Avoiding the blame game when teams fail

The England football team know only too well that failure hurts but how do you move on as a team. Does it pay to blame or can you re-build trust in everyone once more?
HR Grapevine
HR Grapevine | Executive Grapevine International Ltd
Avoiding the blame game when teams fail
Losing hurts but it’s how a team faces into it that matters

When life gives you a knock, how can you move forward? Lessons can be learned from team disappointment not only from the recent Euro 2024 tournament, but also from the inevitable experience of any business team that fails to land the deal or the pitch.

Being knocked out of a tournament is tough, particularly when the whole of the nation is already carrying home the silverware in their minds. But learning how to fail is part of life, and for many corporate businesses it happens time and time again. When a business deal goes awry, or a contract falls out of bed it can be deeply crushing. Learning from disappointment and a let down is part of growing up professionally and it is an inevitable part of the career rollercoaster. HR Grapevine spoke to two experts about how to learn this, the hardest of lessons and emerge stronger and more resilient.

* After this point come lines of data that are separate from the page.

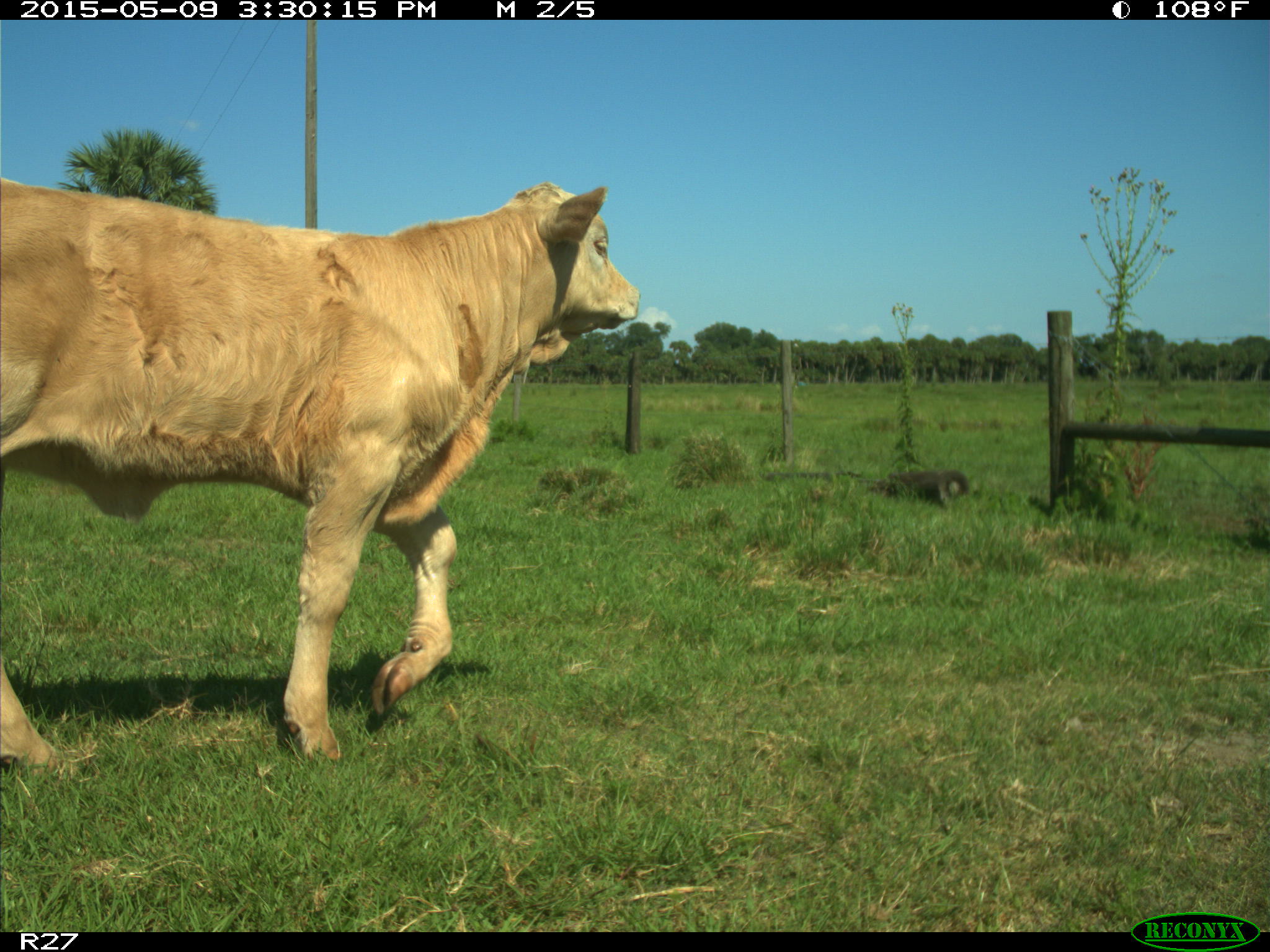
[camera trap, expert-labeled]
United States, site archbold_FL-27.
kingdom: Animalia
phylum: Chordata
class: Mammalia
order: Artiodactyla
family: Bovidae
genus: Bos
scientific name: Bos taurus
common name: domestic cow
Bos taurus (domestic cow).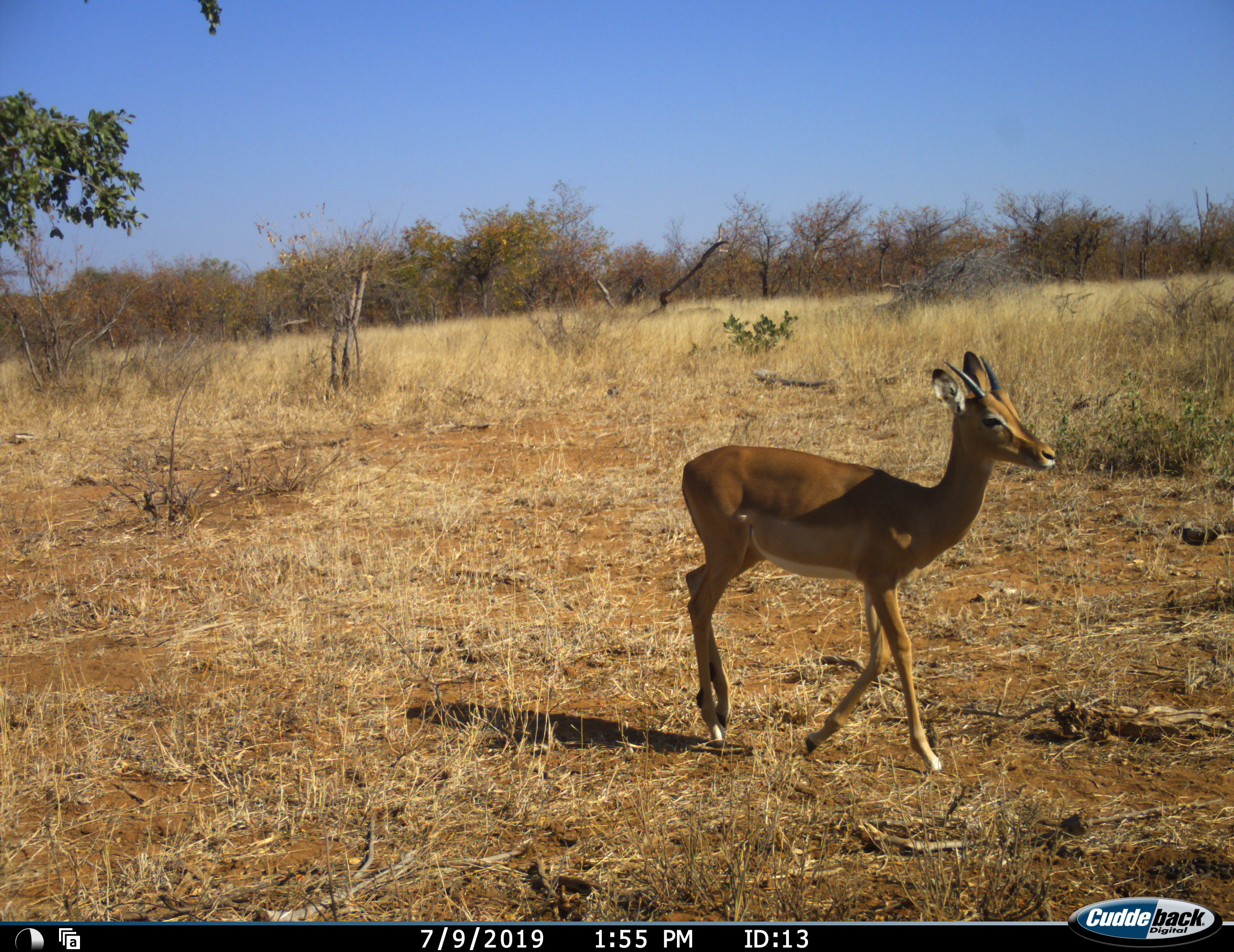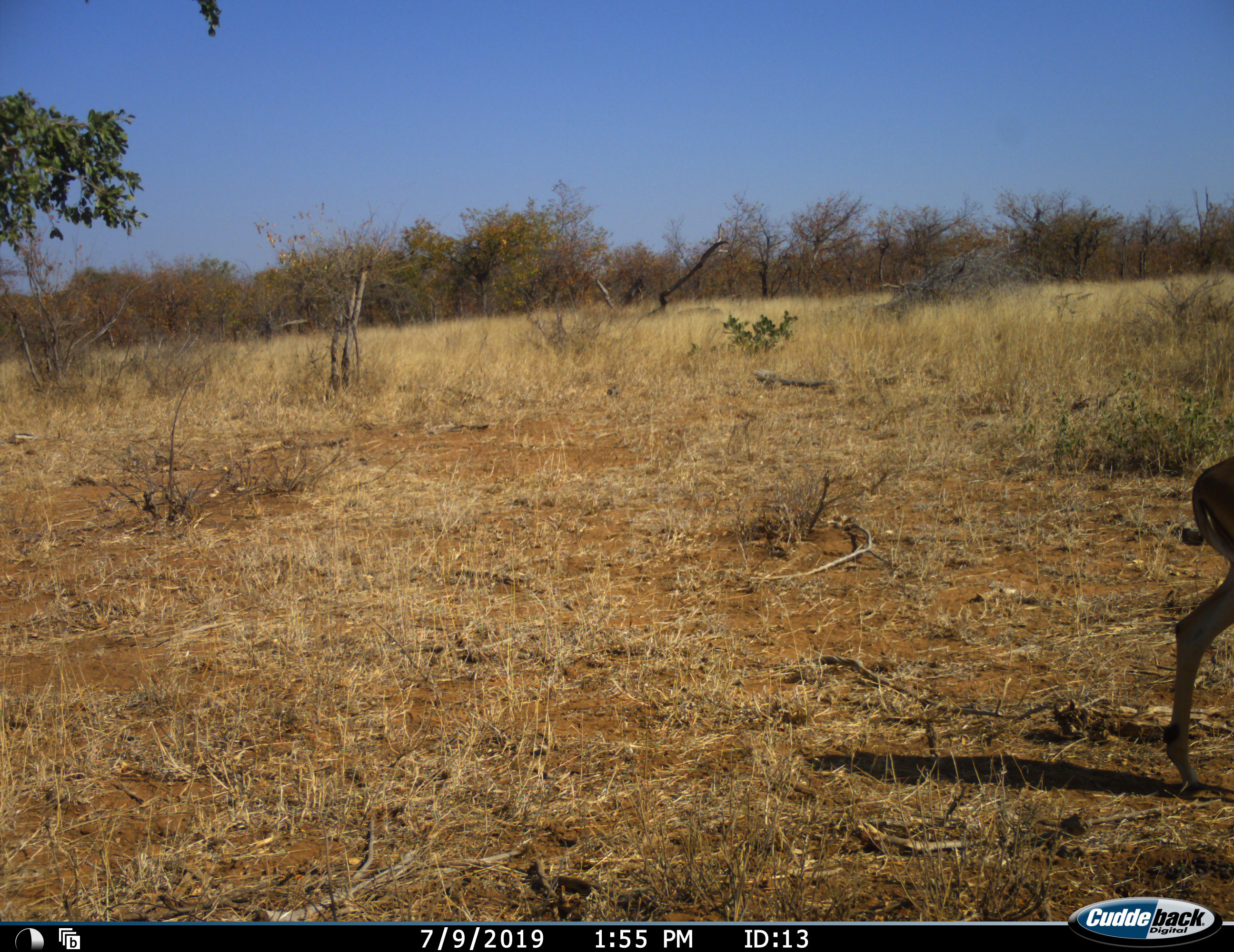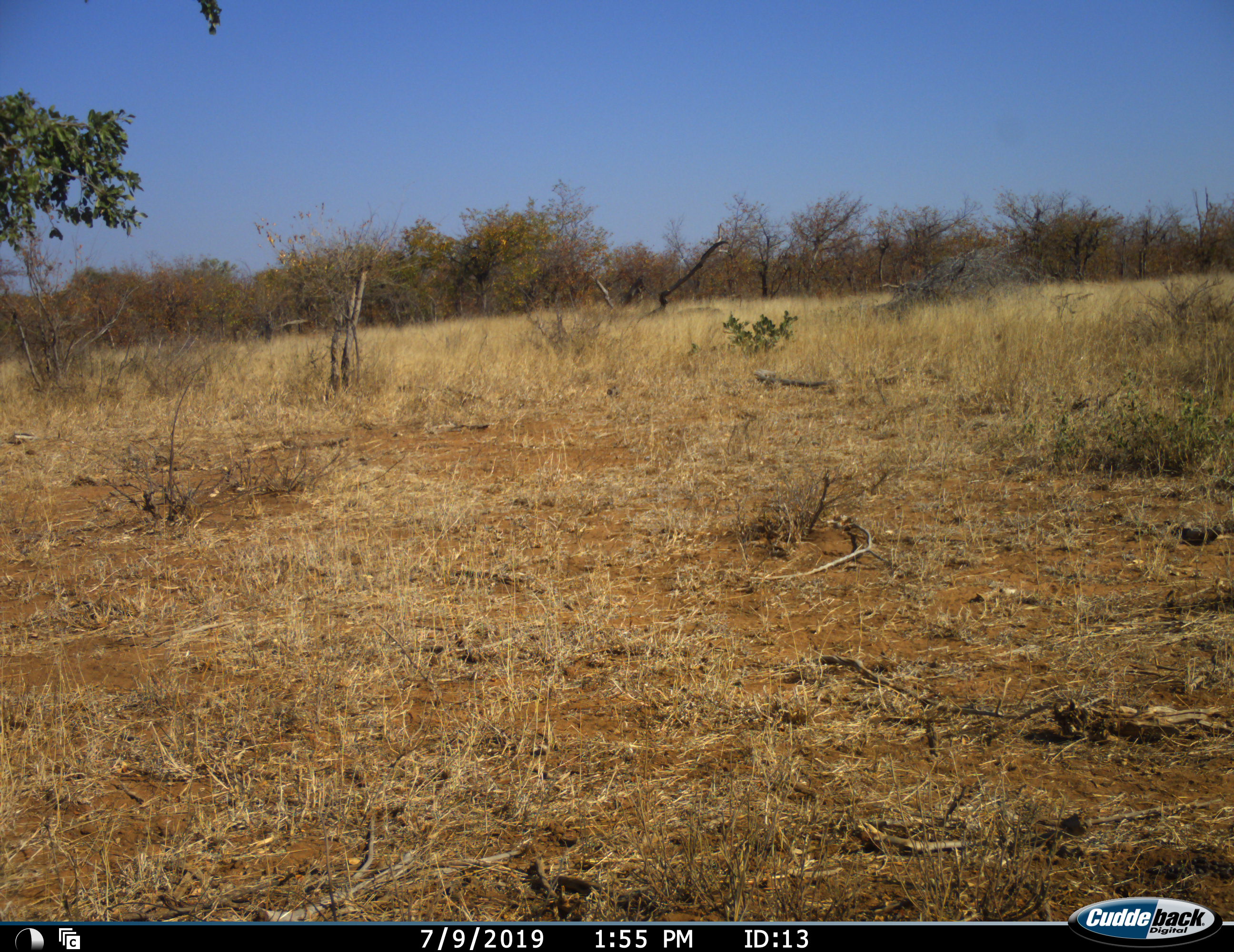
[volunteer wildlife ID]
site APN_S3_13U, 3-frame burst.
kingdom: Animalia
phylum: Chordata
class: Mammalia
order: Artiodactyla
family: Bovidae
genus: Aepyceros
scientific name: Aepyceros melampus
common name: impala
Impala (Aepyceros melampus), count 1. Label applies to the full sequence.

Expectation can be a thorn in any professional’s side. Never was something more expected than Gareth Southgate bringing home a win for the football loving nation. Yet, it wasn’t to be and for many a fan and player alike picking themselves up after this defeat will take a long time to process. In business, there often isn’t the time to rest and recuperate from a disappointment – there’s just the slow annihilation of facing the music and rolling out the day job once again, only this time with the shadow of a let-down. So, what can be done and how can you swipe left on the negative shadows?

Fall, not fail

Daniel Driscoll is founder of TrueLead Coaching. He says the focus should be upon changing the narrative. We all know the dangerous inner voice that sits on your shoulders and calls the shots on how you feel, compounding the way you progress and move forward.

“We hear a lot about how failing is good and that it’s ok to fail - even good to fail. But it never did sit quite right with me. To not be successful in achieving something is the definition of failing. The word failure invokes a binary feeling, a finiteness - you either have achieved or not. Now, in some cases, this may be true, but in most, it is only a moment in time on a journey.”

That journey is most often peppered with ‘falls’ – it harks back to our earliest days when, as a child, we must navigate a friendship exclusion or the humiliation of failing a test. We start early with processing these hurdles but how we talk to ourselves can be the difference in our levels of resilience and how we move forward.

Driscoll adds, “I came across a video of Simon Sinek talking about changing the word fail to fall. What do you do when you fall down? You get back up. Saying we have tripped up, stumbled, or fallen down triggers an innate motivation within us that we learned right back from when we learned to walk.”